Work instruction — From the entries below, reproduce exactly the lines from the one with "Happy casual office" through the one with "Rusty anchor on", both included, without images.

[Scraped caption text data]
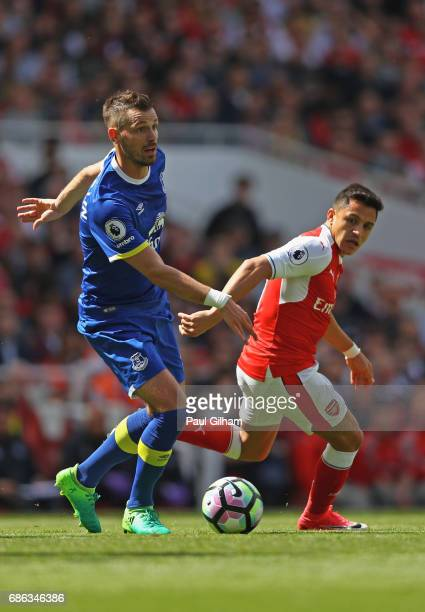 Morgan Schneiderlin of Everton and Alexis Sanchez of Arsenal in action during the Premier League match between Arsenal and Everton at Emirates...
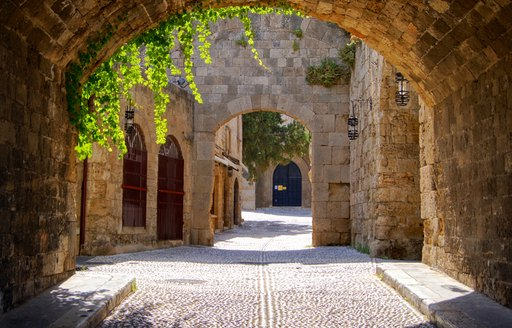 cobbled stone street in greece with ivy hanging over door archway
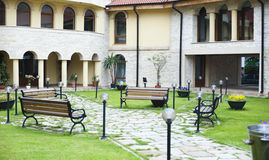Benches in courtyard. Benches in a building courtyard with walkways and globe light posts Royalty Free Stock Images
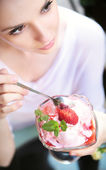 Delicate alluring lady with dessert — Stock Photo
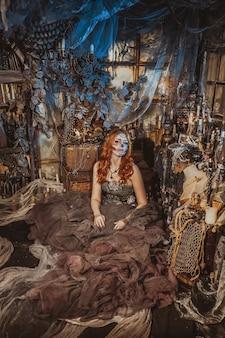 Искусство моды. красивая молодая женщина в элегантном историческом платье и с прической в стиле барокко, сидя в студии интерьера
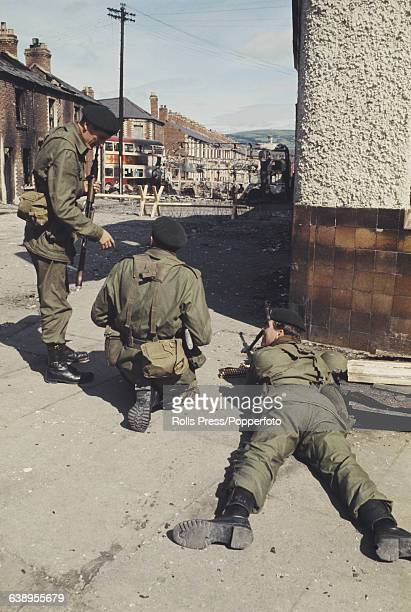 View of British Army soldiers patrolling in front of a barricade of burnt out buses and barbed wire on a residential street in Belfast Northern...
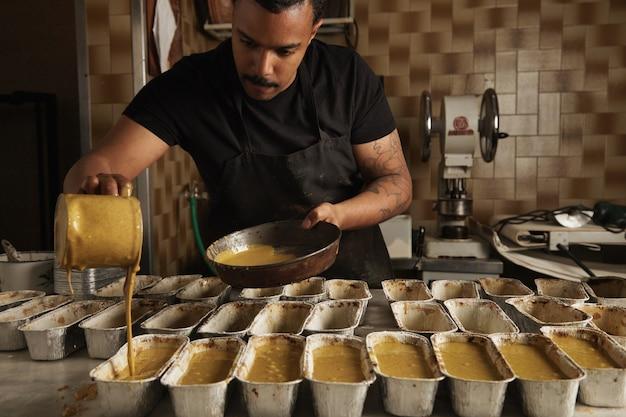 Schwarzer mann gießt leckeren flüssigen kuchenteig aus messbecher auf spezielle metallfolienformen, bevor er im ofen kocht. professioneller kochprozess in der handwerklichen bäckerei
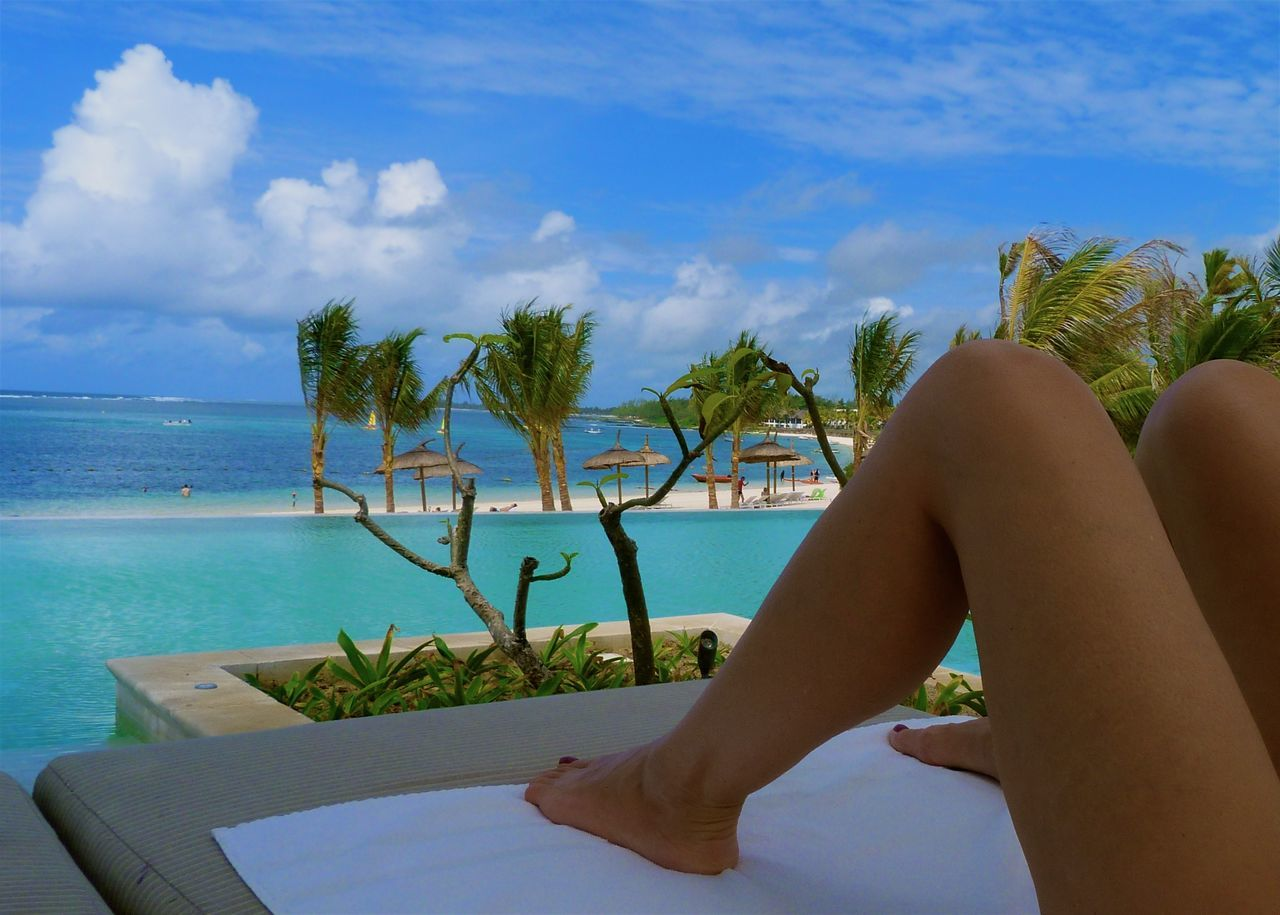 Beach Blue Clouds EyeEm Best Shots Hello World Horizon Over Water Human Body Part Legs Mauritius Ocean On The Beach Palm Trees Poolside Relaxing Sky Summer Sunbathing Sunbed Swimming Pool Taking Photos Turquoise Vacation Woman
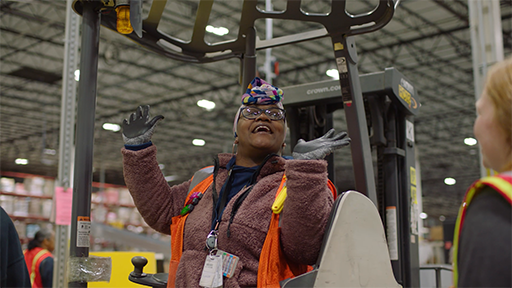 women are celebrated in the workplace at an Amazon warehouse.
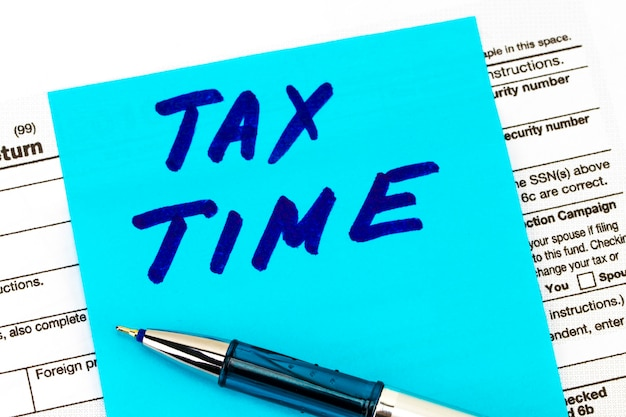Closeup of tax time - written on a sticky notes.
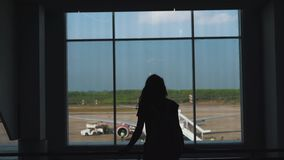 Girl walking at the window in the airport terminal.  stock video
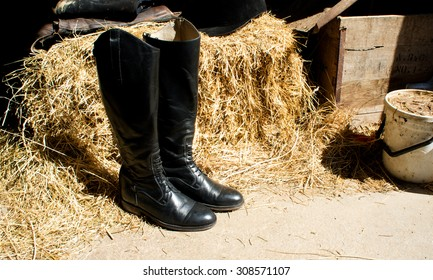 Riding boot in the stable, hay background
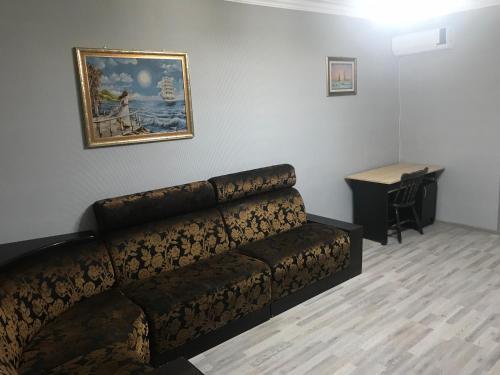 Uma área de estar em Ganjlik Mall Apartament
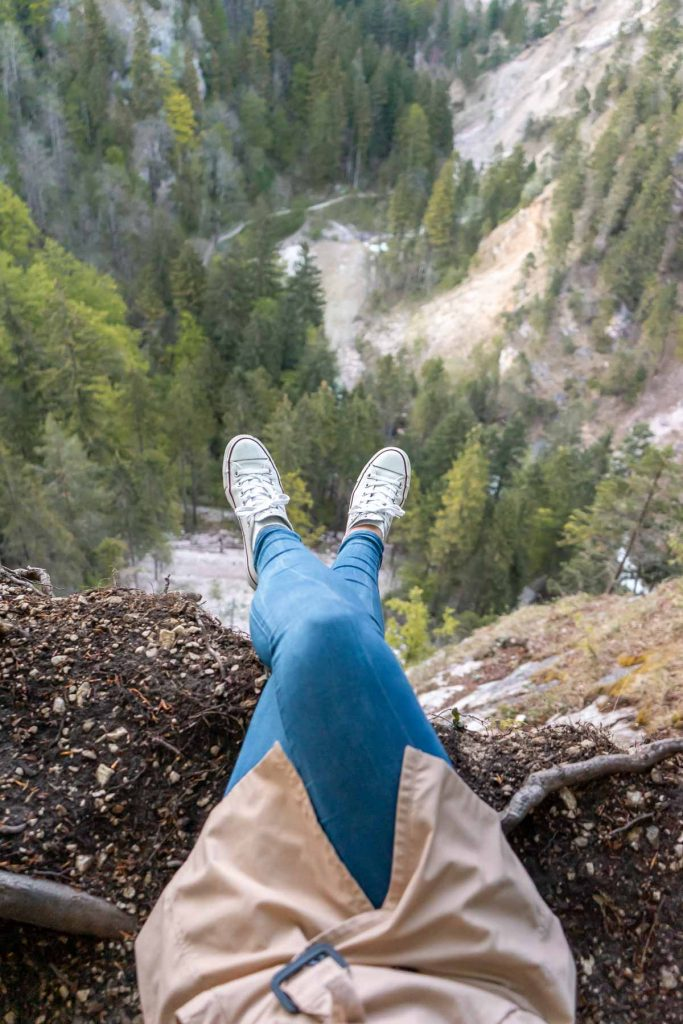 Girl sitting at the edge of a cliff, looking down at the gap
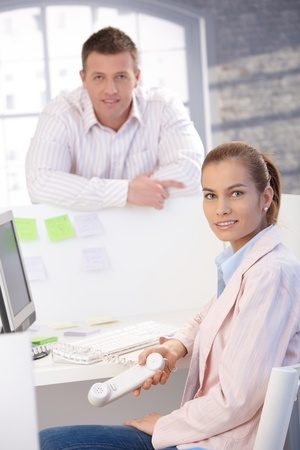 Happy casual office workers smiling in bright office. Stock Photo - 8747077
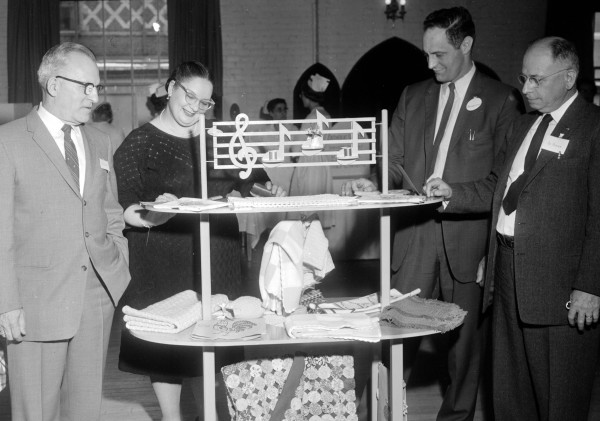 One of the attractive displays at the May 3, 1961, open house at Bangor State Hospital was the work of the occupational therapy department. Looking over the items are (from left) Walter Ulmer, business manager; Harriet Lincoln, psychologist and program director; William J. Deering, chief psychologist; and Harold A. Pooler, hospital superintendent.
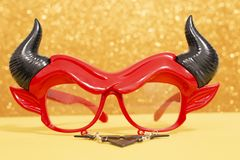 Devil disguise masquerade glasses. Isolated on a golden background royalty free stock photo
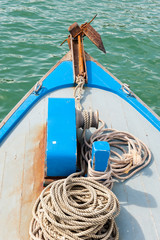 Rusty anchor on the front of a blue wooden boat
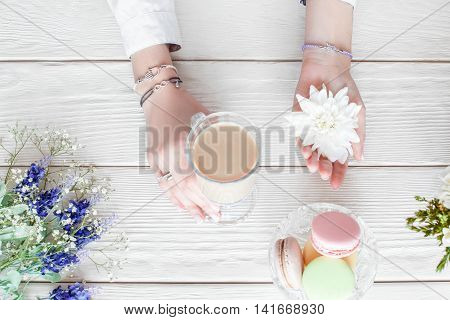 Romantic woman breakfast, flat lay. Beautiful female hands holding cup of coffee latte and white flower, dish with macaroon and flowers on white wooden background, top view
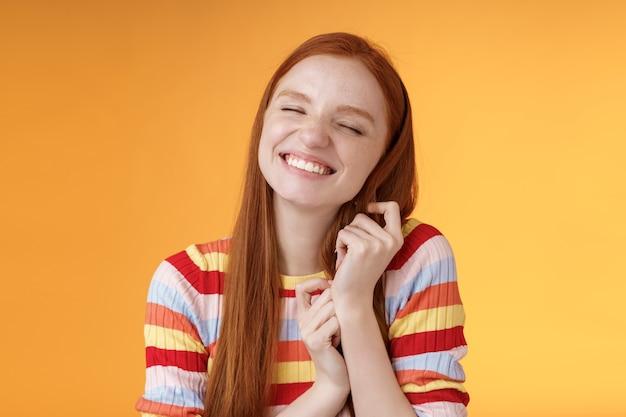 Szczęśliwa rozmarzona romantyczna młoda delikatna ruda dziewczyna fantazjująca tworząca historię miłosną wyobraźnia uśmiechnięta szeroko zachwycona zamykająca oczy dotykająca kosmyków włosów przywołująca miłe wspomnienie, stojąca na pomarańczowym tle.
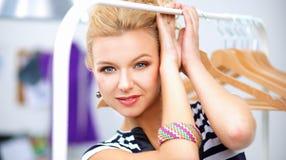 在机架附近的美丽的年轻美发师有挂衣架的在办公室 库存图片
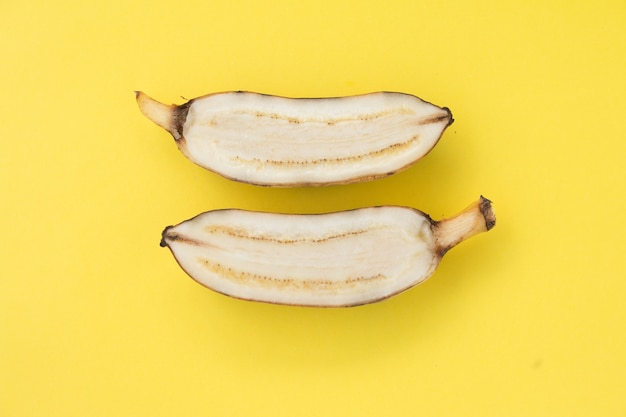 Gesneden gele banaan op geel achtergrond Premium Foto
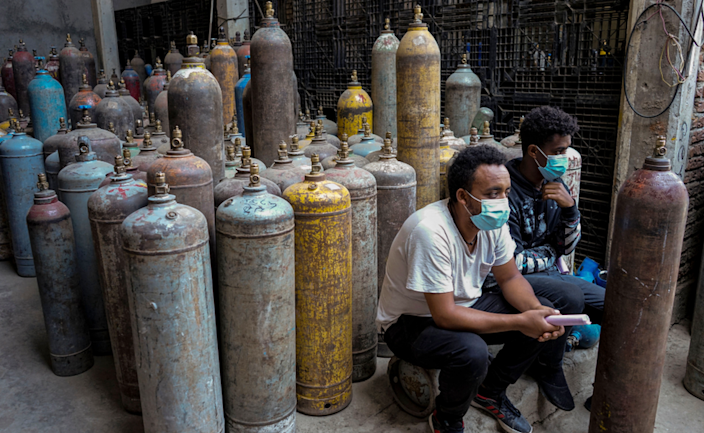 Men wait to refill their oxygen cylinders at Gast Solar Mechanics in Addis Ababa, Ethiopia - Friday 19 March 2021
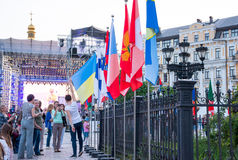Bell tower of St. Sophia Cathedral, stage and flags of countries. People are photographed with the flag of Ukraine. Bell tower of St. Sophia Cathedral, stage and Royalty Free Stock Images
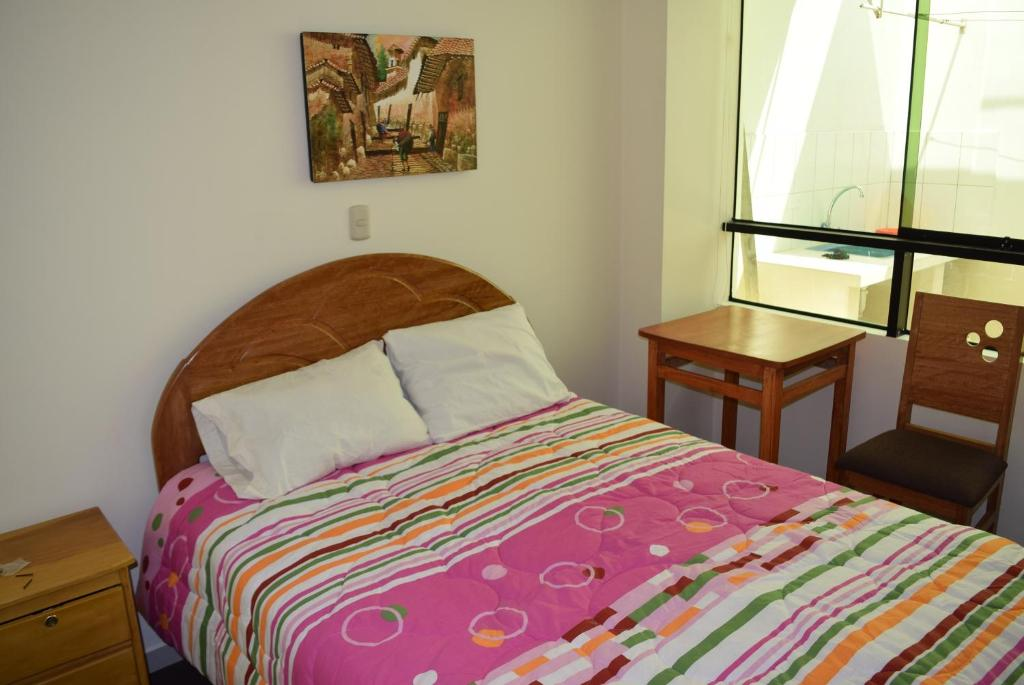 Cama o camas de una habitación en Kuski Hospedaje
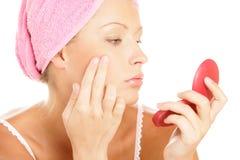Mujer que aplica la crema facial Fotos de archivo libres de regalías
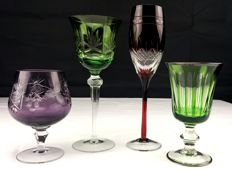 Baccarat, Saint Louis. Lot of 4 pieces in cut, chiselled crystal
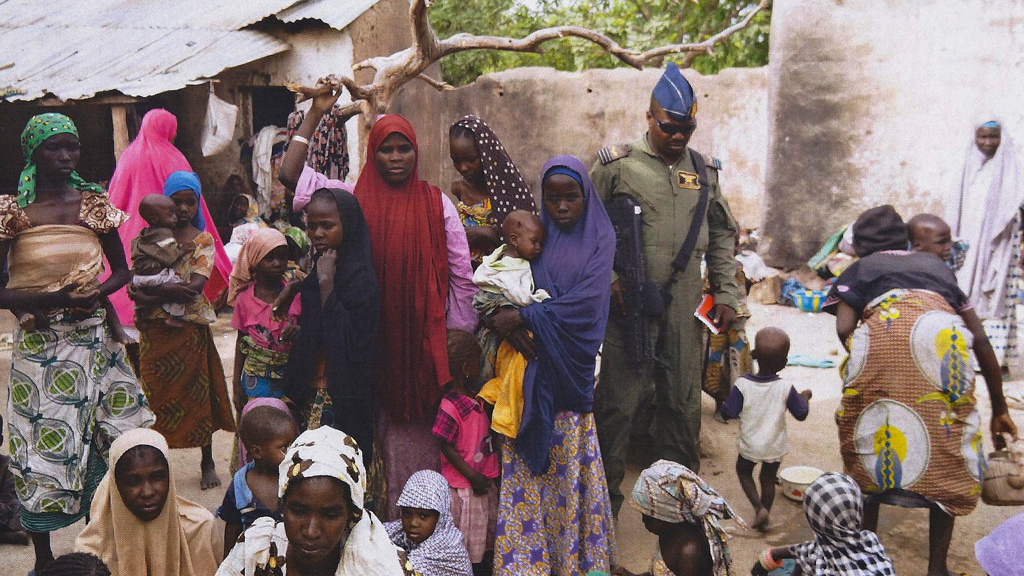 a member of the Nigerian Army standing with a group of women and children rescued in an operation against the militant Islamist group Boko Haram. © Picture-alliance/dpa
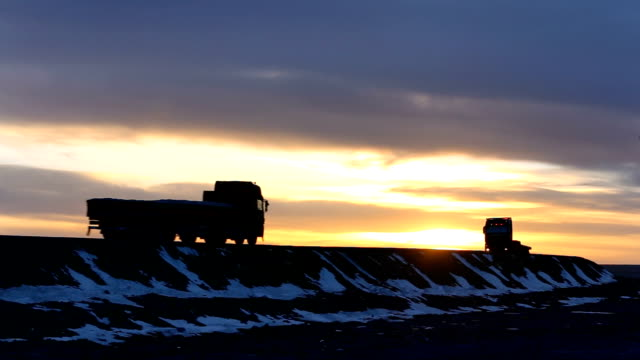 moving truck on country road in golden cloud sky - tir video stock e b–roll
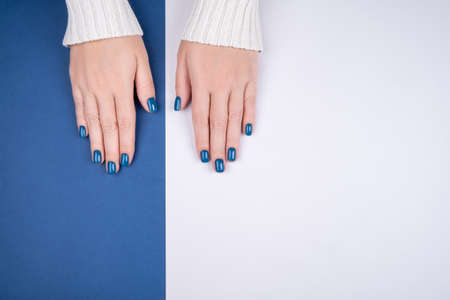 Stylish womens manicure on a blue-gray background. Fashionable womens manicure in blue. Stylish manicure, great design for any purposes. Health care concept.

Solution —
 Happy casual office workers smiling in bright office. Stock Photo - 8747077
 One of the attractive displays at the May 3, 1961, open house at Bangor State Hospital was the work of the occupational therapy department. Looking over the items are (from left) Walter Ulmer, business manager; Harriet Lincoln, psychologist and program director; William J. Deering, chief psychologist; and Harold A. Pooler, hospital superintendent.
 Devil disguise masquerade glasses. Isolated on a golden background royalty free stock photo
 Rusty anchor on the front of a blue wooden boat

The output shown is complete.